[DOCUMENT TEXT]:
■ ■ ■ ■ ■ ■ ■

The aptly labeled crime 18 U.S.C. § 666 creates a federal crime out of certain acts of state government bribery (as well as embezzlement from certain state government and non-profit entities).
The distinguishing characteristic of the offense that allows it to be charged as a federal crime is that the crime must involve an entity that received “benefits in excess of $10,000” within one year of the offense conduct.
Due to the pervasive involvement, through grants and other spending, of the federal government in the financing of state and local governments, courts have long struggled with the coverage of § 666. For example, the Supreme Court has dealt with this issue on at least three occasions: Salinas v. United States, 522 U.S. 52, 57 (1997); Fischer v. United States, 529 U.S. 667 (2000); and Sabri v. United States, 541 U.S. 600, 606 (2004).
Last week, the Eleventh Circuit Court of Appeals weighed in, overturning a federal bribery conviction under § 666 of a city councilman in Florida who was caught accepting bribes because the government did not prove that the city received benefits in excess of $10,000. Full opinion US v. McLean -11th Circuit 2014 – Full Text.

■ ■ ■ ■ ■ ■ ■

[Spatial reasoning items]:
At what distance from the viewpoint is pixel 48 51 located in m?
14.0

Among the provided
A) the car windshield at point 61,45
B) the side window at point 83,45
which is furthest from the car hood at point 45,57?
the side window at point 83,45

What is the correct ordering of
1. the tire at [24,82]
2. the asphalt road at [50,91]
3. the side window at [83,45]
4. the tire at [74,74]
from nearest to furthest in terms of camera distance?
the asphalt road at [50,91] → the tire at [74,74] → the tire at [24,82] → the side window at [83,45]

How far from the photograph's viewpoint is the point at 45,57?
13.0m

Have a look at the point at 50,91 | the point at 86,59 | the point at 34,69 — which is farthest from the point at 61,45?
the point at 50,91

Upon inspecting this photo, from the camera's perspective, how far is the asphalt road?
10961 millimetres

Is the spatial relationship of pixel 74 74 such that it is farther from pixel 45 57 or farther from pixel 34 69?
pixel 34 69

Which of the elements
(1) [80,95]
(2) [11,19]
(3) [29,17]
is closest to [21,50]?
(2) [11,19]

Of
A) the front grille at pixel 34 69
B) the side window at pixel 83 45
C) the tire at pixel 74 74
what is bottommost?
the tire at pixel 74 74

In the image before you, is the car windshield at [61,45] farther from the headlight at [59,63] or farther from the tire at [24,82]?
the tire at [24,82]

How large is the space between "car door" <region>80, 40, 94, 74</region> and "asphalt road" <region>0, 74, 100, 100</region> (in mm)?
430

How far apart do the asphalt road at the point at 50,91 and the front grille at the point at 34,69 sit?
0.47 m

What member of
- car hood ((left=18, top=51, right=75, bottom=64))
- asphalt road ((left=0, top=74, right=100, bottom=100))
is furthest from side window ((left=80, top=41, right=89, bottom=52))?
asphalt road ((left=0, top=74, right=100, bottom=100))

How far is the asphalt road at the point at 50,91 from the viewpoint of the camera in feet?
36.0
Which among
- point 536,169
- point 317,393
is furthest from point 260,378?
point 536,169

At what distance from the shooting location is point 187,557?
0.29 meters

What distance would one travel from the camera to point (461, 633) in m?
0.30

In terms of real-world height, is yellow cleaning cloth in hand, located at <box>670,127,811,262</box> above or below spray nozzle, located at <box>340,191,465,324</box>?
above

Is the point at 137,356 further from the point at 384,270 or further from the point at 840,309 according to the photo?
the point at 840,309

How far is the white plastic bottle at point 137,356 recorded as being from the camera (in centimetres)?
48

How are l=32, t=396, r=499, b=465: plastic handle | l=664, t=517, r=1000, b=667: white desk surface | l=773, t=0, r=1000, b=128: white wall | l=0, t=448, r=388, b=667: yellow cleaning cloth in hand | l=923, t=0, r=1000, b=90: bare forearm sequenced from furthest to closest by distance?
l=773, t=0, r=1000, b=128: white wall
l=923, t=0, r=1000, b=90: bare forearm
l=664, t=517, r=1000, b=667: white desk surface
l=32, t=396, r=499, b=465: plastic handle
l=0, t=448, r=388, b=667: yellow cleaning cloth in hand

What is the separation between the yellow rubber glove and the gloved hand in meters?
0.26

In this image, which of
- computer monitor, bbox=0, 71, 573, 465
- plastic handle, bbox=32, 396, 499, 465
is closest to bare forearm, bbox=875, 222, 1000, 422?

■ ■ ■ ■ ■ ■ ■

[YOUR OBJECTIVE]: Reproduce the passage of the federal bribery text verbatim, from "Due to the pervasive" up to and including "2014 – Full Text.".

[ANSWER IN FULL]:
Due to the pervasive involvement, through grants and other spending, of the federal government in the financing of state and local governments, courts have long struggled with the coverage of § 666. For example, the Supreme Court has dealt with this issue on at least three occasions: Salinas v. United States, 522 U.S. 52, 57 (1997); Fischer v. United States, 529 U.S. 667 (2000); and Sabri v. United States, 541 U.S. 600, 606 (2004).
Last week, the Eleventh Circuit Court of Appeals weighed in, overturning a federal bribery conviction under § 666 of a city councilman in Florida who was caught accepting bribes because the government did not prove that the city received benefits in excess of $10,000. Full opinion US v. McLean -11th Circuit 2014 – Full Text.